Bridge over ocean
1 May 1997 CFA Institute Journal Review

Managing Market Exposure (Digest Summary)

The authors introduce a risk management tool called “market exposure” to help money managers determine how risky a portfolio is relative to a benchmark. They focus on the measurement and management of market risk for a global bond portfolio. The manager of such a portfolio should define a set of risk factors and exploit correlations between markets. The authors explain how to incorporate volatilities and correlations to more accurately measure market exposure and hence improve overall portfolio management.

Managing Market Exposure (Digest Summary) View the full article (PDF)

The primary task facing money managers today is the quest to beat some specified benchmark. Popular benchmarks include pension liabilities, a market index, or cash. Managing the risk of a portfolio is becoming increasingly difficult because portfolios are including more global securities and derivatives are more widely used. With this increased complexity comes the need for more powerful and more accurate risk management tools.

The authors develop a risk management tool called “market exposure” to address how risky a portfolio is relative to its benchmark. Market exposure is defined as the sensitivity of a portfolio to moves in the overall market. (Market here is used to mean the typical basket of permissible securities.) Mathematically, market exposure is the slope coefficient of a linear regression of the return on the manager's portfolio on the return of the appropriate market portfolio.

The market portfolio for a domestic equity investor is represented by a domestic equity index, and the market portfolio for a domestic bond investor is represented by a domestic bond index. For the bond market, the market exposure is approximately the duration of the investor's portfolio divided by the duration of the benchmark portfolio adjusted for differences in the respective volatilities.

Asset returns are typically decomposed into exposures to underlying fundamental risk factors. Examples in the bond market of relevant risk factors include credit rating and yield-curve information (level, slope, and curvature). By defining risk factors, managers are able to attribute any deviation from the benchmark to differences in risk factor exposures plus a residual term that is hopefully small. The portfolio's risk can be decomposed into two parts: exposures that affect the overall market and residual exposures that affect the portfolio but not the market.

Global bond fund managers seek to provide superior returns relative to the appropriate global bond index. The fund manager must deviate from the allocations implied in the appropriate global bond index to provide superior performance. Hence, the bond fund manager takes on risk. The level of risk an active manager assumes can be measured by the standard deviation of the return differences of the portfolio compared with the index. This risk measure is called tracking error, which can be decomposed into two components: market exposure resulting from different allocations from the index and residual risk resulting from risks that do not affect the index.

The expected portfolio return is equal to the market exposure measure times the index return because residual risks should not contain any risk premium. Residual risk can be totally diversified.

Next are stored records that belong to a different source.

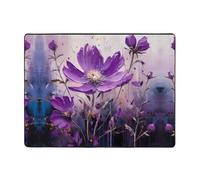 WZYWHJ Tappeti per soggiorno, tappeto runner antiscivolo per asilo nido tappeto da gioco, 160 x 122 cm, piccoli fiori di campo viola stampati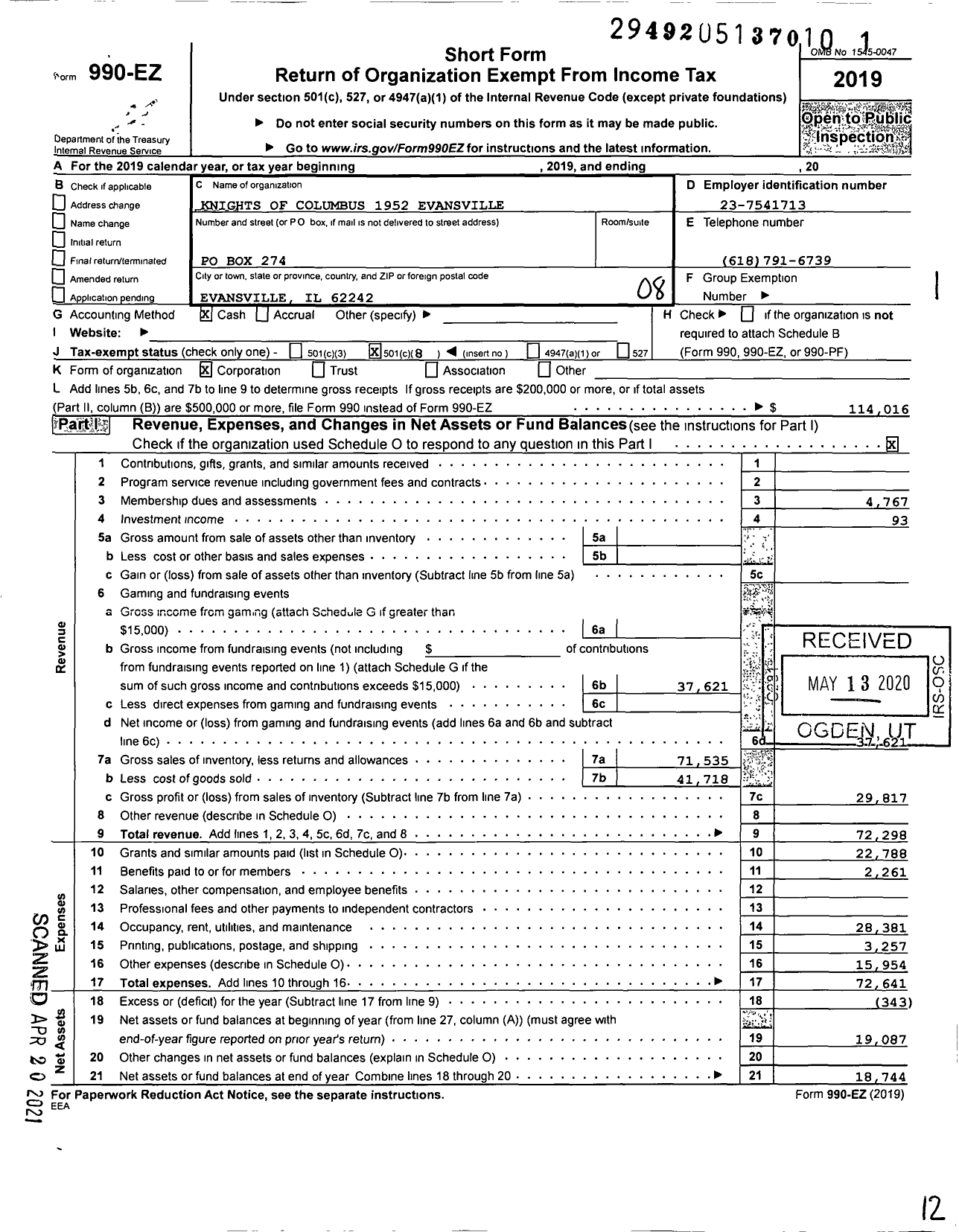 Image of first page of 2019 Form 990EO for Knights of Columbus - 1952 Evansville Council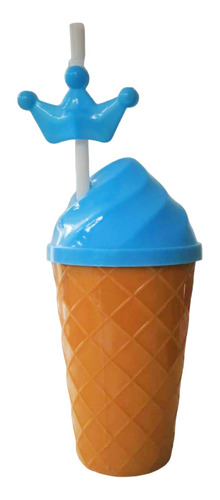 12 Vasos Helado Fiestas Reusable Tapa Popote Dulcero 450ml Color Combinados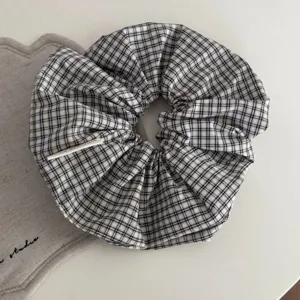 Black and white plaid hair scrunchie, fabric hair tie, retro mori style hair accessories.
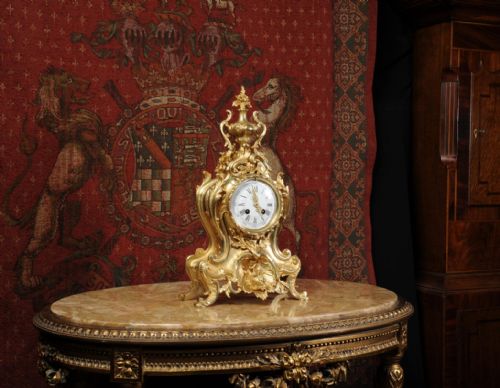 fig 2. Stunning Antique French Rococo Clock with Dolphin by A. D. Mougin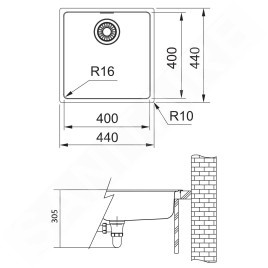 Franke Maris - Évier MRX 210/610-40, 440x440x180 mm, inox 127.0539.540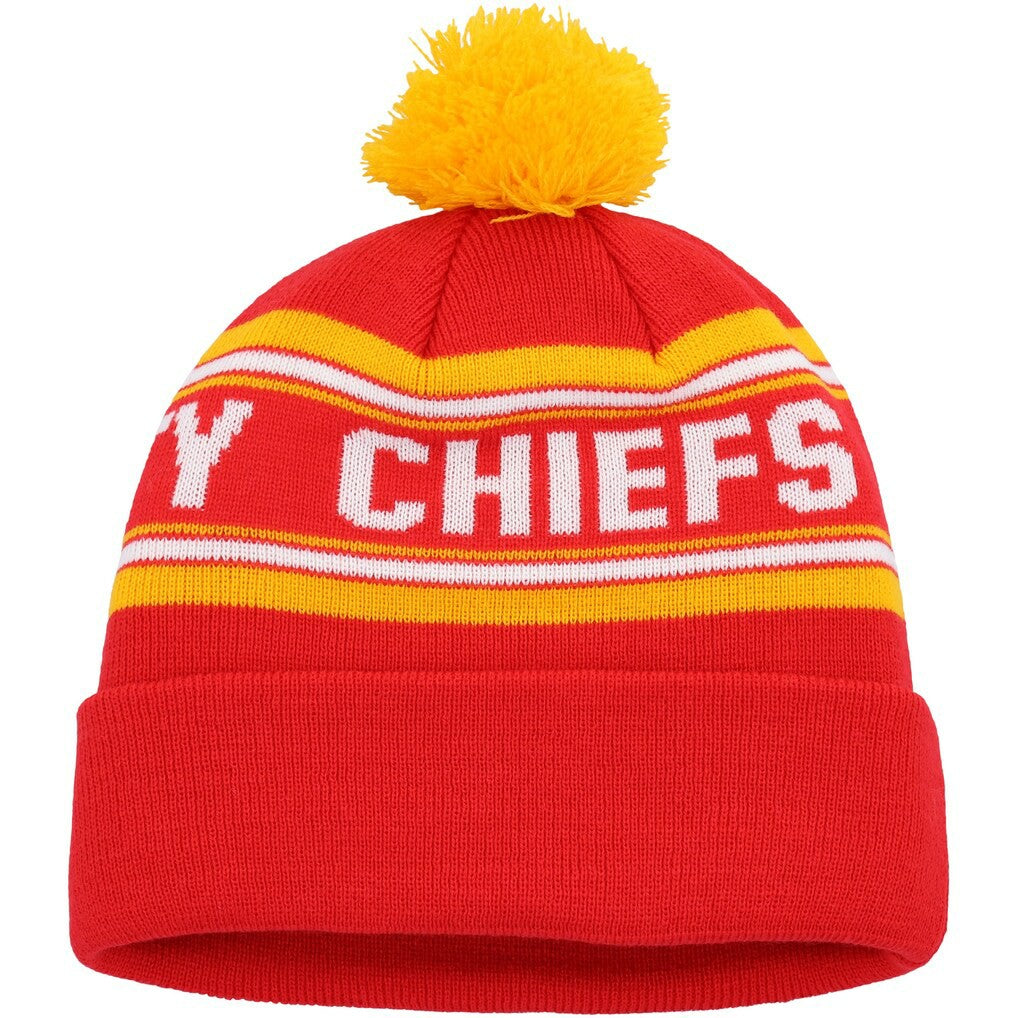 Kansas City Chiefs Youth Jacquard Cuffed Knit Hat with Pom Red | NFL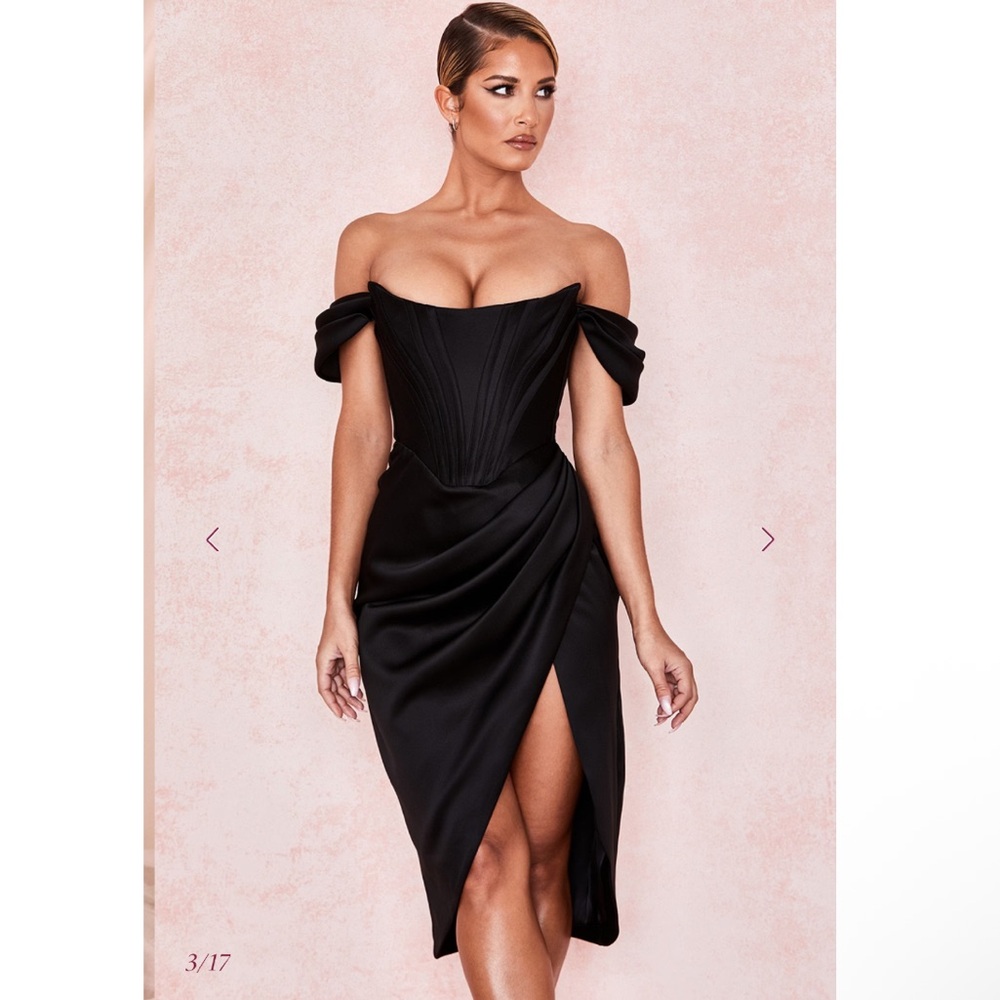 NWT House of CB Loretta Black Satin Off Shoulder Corset Draped Dress Large PLUS+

The authors examine their approach to risk management—the market exposure tool—by using daily data from February 1988 through March 1995, and they downweight at a rate of 10 percent a month. They document that volatilities vary among maturities and among countries. Also, most major bond markets are not highly correlated with each other or with currencies. Hence, simply relying on relative durations gives misleading results because the duration approach assumes that all markets are perfectly correlated. Using a historical example, the authors show that the market-exposure approach is much more accurate than other approaches.

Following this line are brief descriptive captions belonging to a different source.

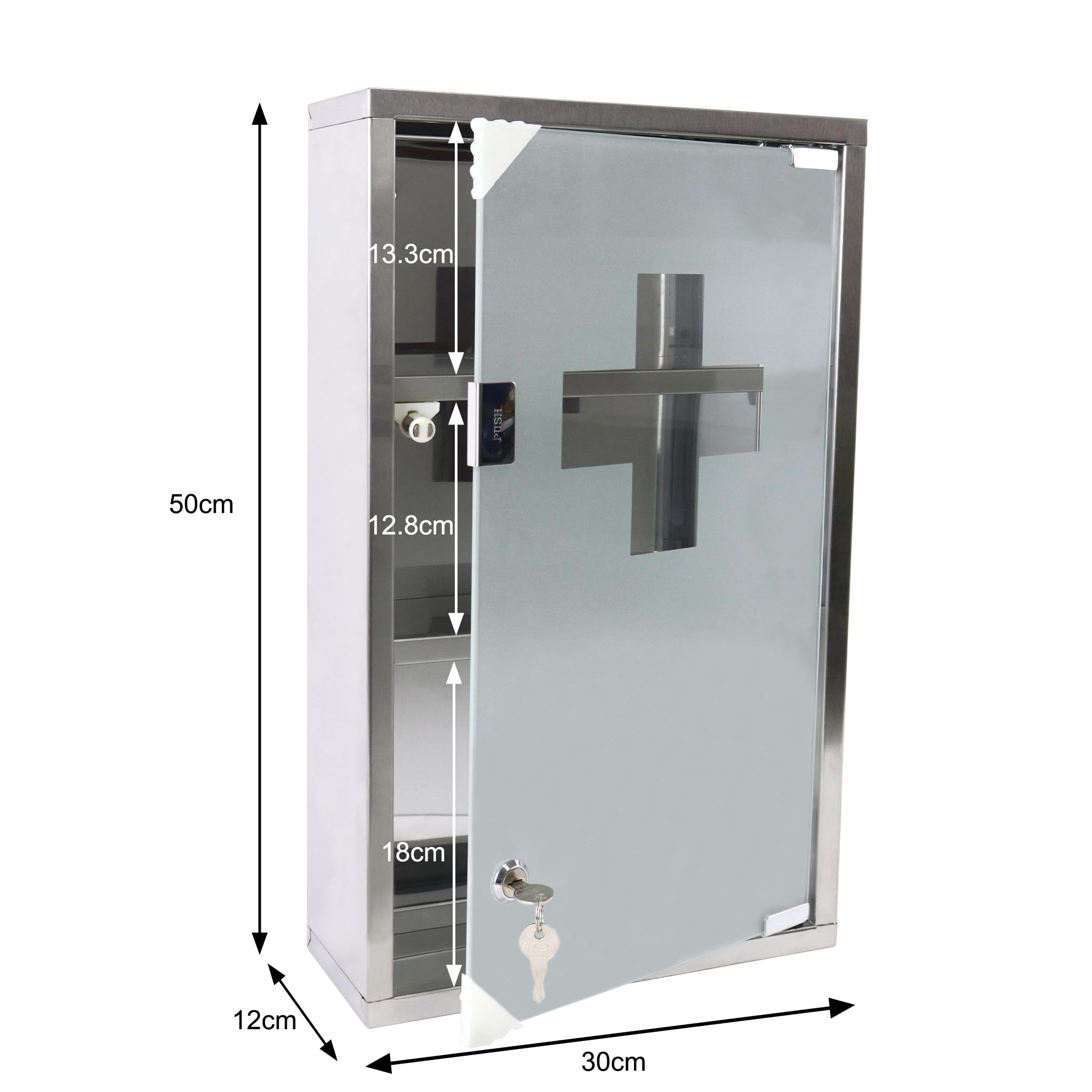 Medizinschrank Apothekerschrank, Abschließbarer Hängeschrank mit Magnetischer Glas Tür, 30x12x50cm (Silber, 3 Fächer)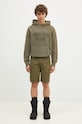 Bavlněná mikina Woolrich Garment Dyed Logo Hoodie CFWOSW0220MRUT3686 zelená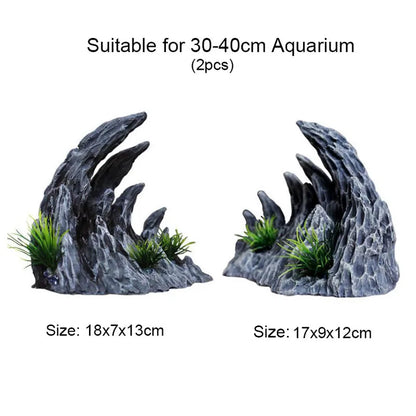 Resin Aquarium Decoration. For Fish Tanks. Simulated Canyon Ornament Acuario Rocks. Fish Decor 2pcs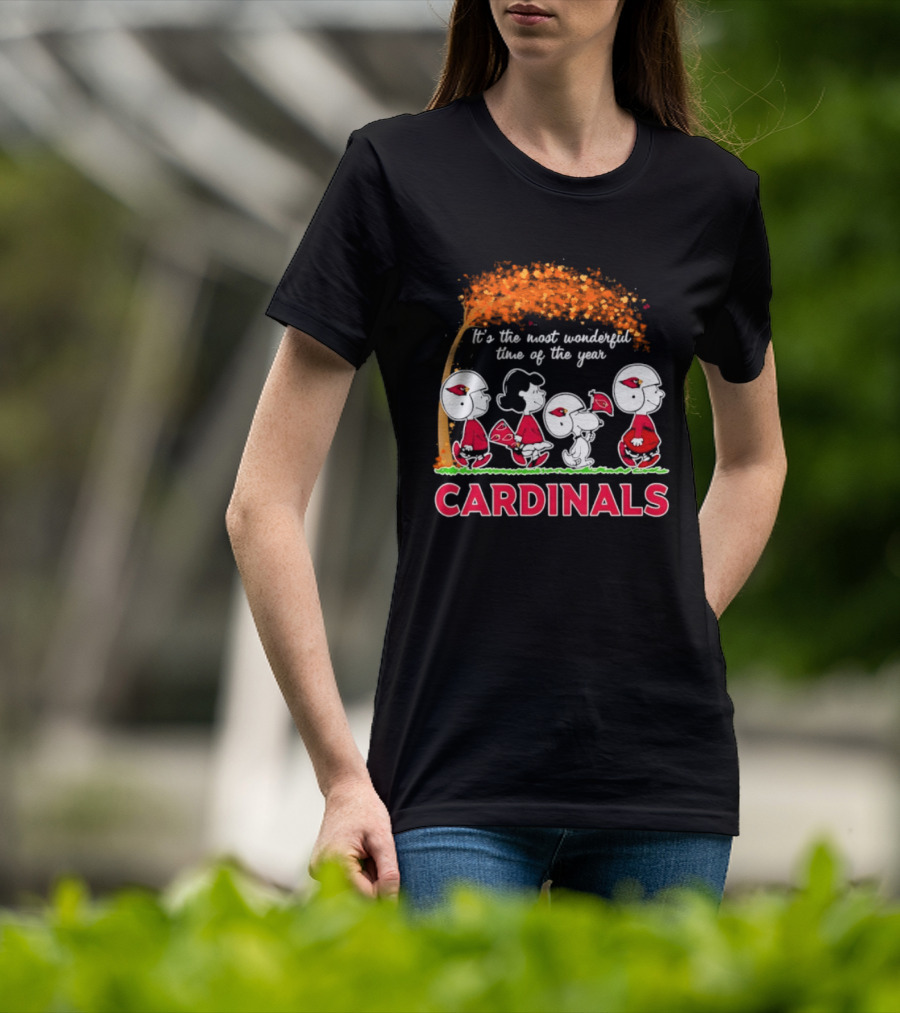 Arizona Cardinals Peanuts Halloween 2026 Fall Autumn It's The Most Wonderful Time Of The Year T-Shirt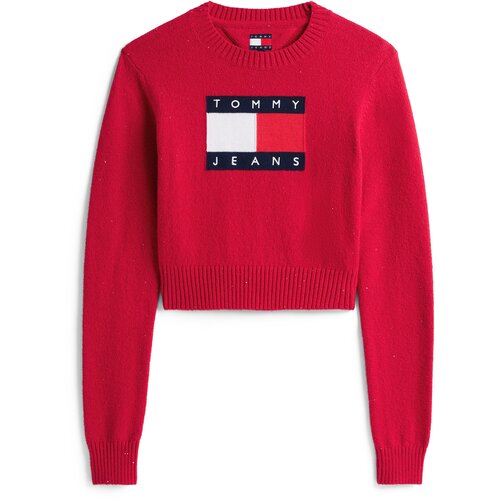 Tommy Jeans Pulover mornarska / rdeča / bela Cene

The global bond trader typically seeks to be market neutral and takes advantage of inappropriate relative prices. The authors argue that a portfolio is market neutral if and only if the market portfolio has no expected excess return.

The authors demonstrate that one can determine a set of implied views for any given set of selected weights (assuming the selection is optimal). They review several different approaches for designing a market-neutral trade, including using strictly duration, using regression weights to minimize volatility, and using volatility-weighted durations. A zero duration strategy typically has a directional bias because yield-curve movements are not parallel. Rather than pursue zero duration, the authors recommend defining a market-neutral trade as one with zero market exposure.

The active bond manager should focus on opportunities that add residual risk while maintaining an appropriate level of market exposure. Using the authors' measure of market exposure that explicitly incorporates volatilities and correlations, bond managers can improve their portfolio management.